Slow-burning psychological dramas are tough to nail down. It often involves the right mixture of character and world building, a solid if not deceptively simple premise and a large enough injection of tension to sustain a feature-length plot. Turkish director Tolga Karaçelik’s Ivy (2015) ticks all of these boxes and a few more. This is a film built on Kafkaesque dread, where ennui is the ultimate genesis of paranoia. It constantly teeters on the razor’s edge of melodrama but manages to swerve any potential traps entailed therein. What results is an engrossing character study that delivers a near-perfect final act. But first, a group of six seamen are left to man their ship when they learn there is a stowaway on-board.
The vessel’s unseen owner has fallen into debt and they – a skeleton crew – must maintain the quality of the ship until the can safely and legally dock. What quickly becomes evident is that these men are more different than they initially realised, with conflicting personal ideologies, fears and motivations quickly causing distress. As the days wear on and they begin to grow restless for answers, emotions fray at the edges until finally its their respective psyches that start to break down.

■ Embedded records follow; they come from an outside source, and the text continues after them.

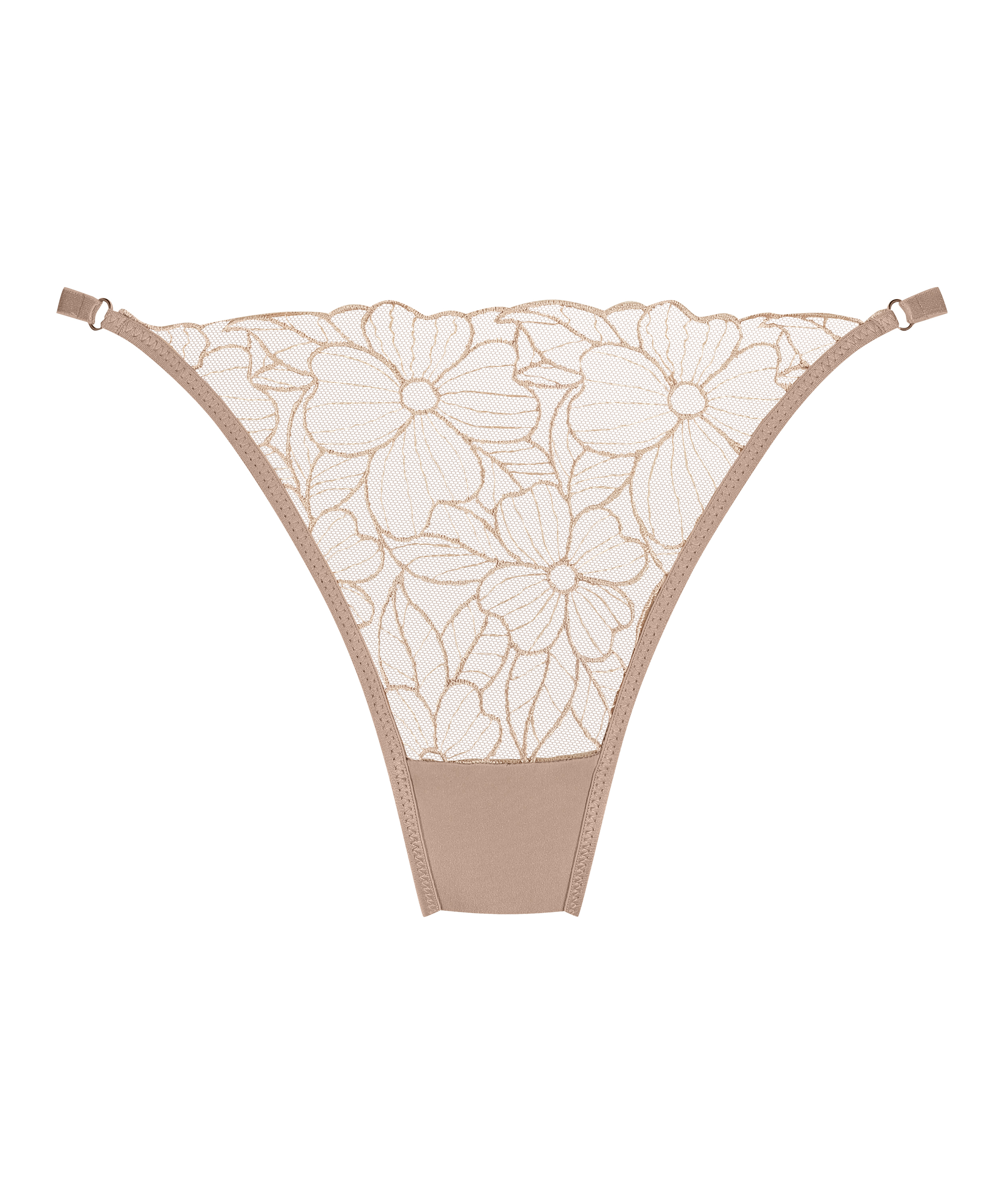 Stringi Anya, Brązowy, main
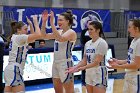 WBBall vs MHC  Wheaton College women's basketball vs Mount Holyoke College. - Photo By: KEITH NORDSTROM : Wheaton, basketball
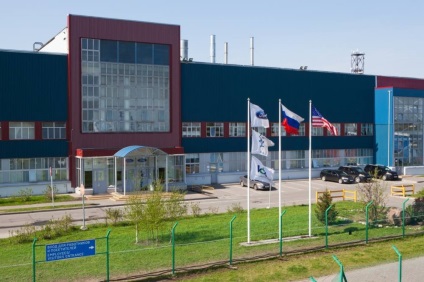 Compania Ford a lansat o nouă linie de modele de focalizare în Vsevolozhsk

Karaçelik’s characters all thrive on archetypes (men that are deeply religious, or drugged and lazy, or meek and nervous) forced together under the most benign of circumstances. None of them ever fall too deeply into the melodramatic holes of the roles they’ve been given and, in all instances, these attributes prove to be their ultimate coping mechanisms as time wears on and tensions run high.
Cenk’s a stoned grifter who spends most of his time stirring the pot rather than being productive. In the hands of Saribacak, Cenk becomes the emotional epicentre of the film, driving the paranoia of the others in a craftily manipulative fashion – Saribacak is thoroughly engrossing. The other major selling point is the deceptively taut script. Karaçelik lets loose on the gas pedal to keep the plot moving but, as all masters of the psychological drama will note, doesn’t press firmly down until the third act. As the ennui of the group’s life aboard builds and emotions become fragile, Karaçelik makes sure to unspool with heavy does of dread and mystery. The feeling that there is something unreliable about the narrative, the “Is this really happening?” feeling that accompanies stories of the ilk settles in quickly and grips tightly. Deaths and fatalities become questionable; time seems to stand still as the men lose the will to work; intermittent shots of the shoreline that feels so close yet is so far away – these are just a few of the factors working in Ivy‘s favour. This is a brilliant piece of filmmaking: quiet in tone but deeply unsettling and entirely engrossing.